(CN) – A California judge will decide whether YouTube must broadcast a video it took down for violating its terms of service after, a District of Columbia federal judge ruled.
Washington, D.C.-based Song fi sued YouTube and Google in July for taking down a video it had posted in February and replacing it with a message saying the video violated YouTube’s Terms of Service.
Google said it suspected Song fi of artificially inflating the video’s view count.
According to Song fi’s complaint, the video, “Luv Ya Luv Ya Luv Ya,” is about “two six year-olds with a mutual crush who go to lunch together on Valentine’s Day.”
The group Rasta Rock, Song fi president Joseph Brotherton and his 6-year-old son were featured in it. The video amassed 23,000 views in eight weeks, which grabbed the attention of Google’s fraud-prevention department.
YouTube opposed Song fi’s motion for a temporary restraining order, claiming it should have been brought in Santa Clara County, Calif., under the Terms of Service’s forum selection clause.
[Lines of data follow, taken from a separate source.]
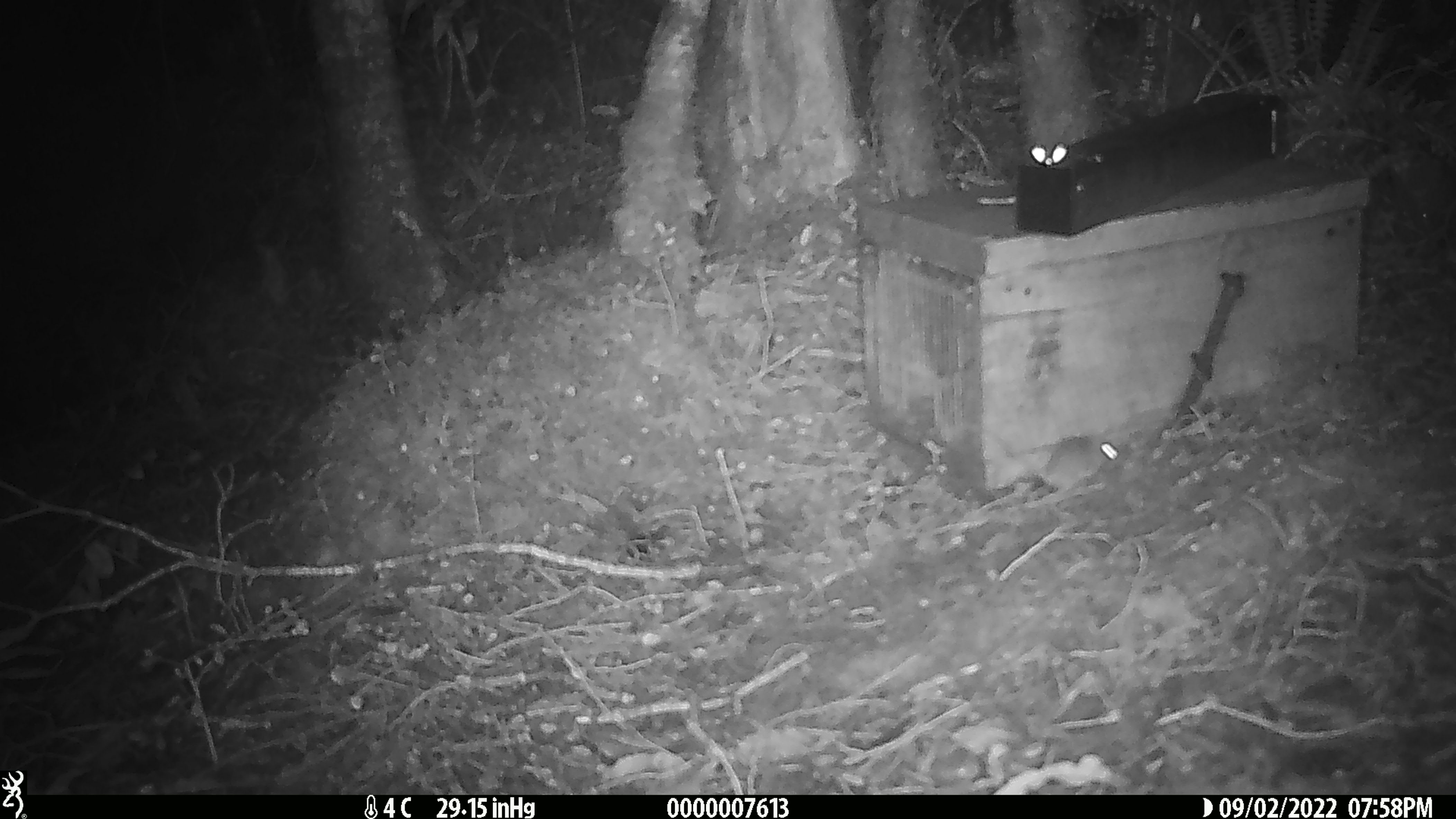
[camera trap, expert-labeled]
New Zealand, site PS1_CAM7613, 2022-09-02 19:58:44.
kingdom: Animalia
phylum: Chordata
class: Mammalia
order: Rodentia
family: Muridae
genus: Mus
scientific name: Mus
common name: mouse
But U.S. District Judge Rosemary Collyer disagreed on Wednesday: “With respect to the forum selection clause, it is not improper for YouTube to require that claims against it be brought in the non-arbitrary forum where it resides,” the District of Columbia judge wrote.
She added: “Allowing plaintiffs to proceed in this District, when their claims all relate to conduct based on YouTube’s Terms of Service, would undermine the very purpose of forum selection clauses.
Collyer was not persuade by Song fi’s claim that YouTube’s clause requiring litigation in Santa Clara is unconscionable.”Having taken advantage of YouTube’s free services, plaintiffs cannot complain that the terms allowing them to do so are unenforceable,” she wrote.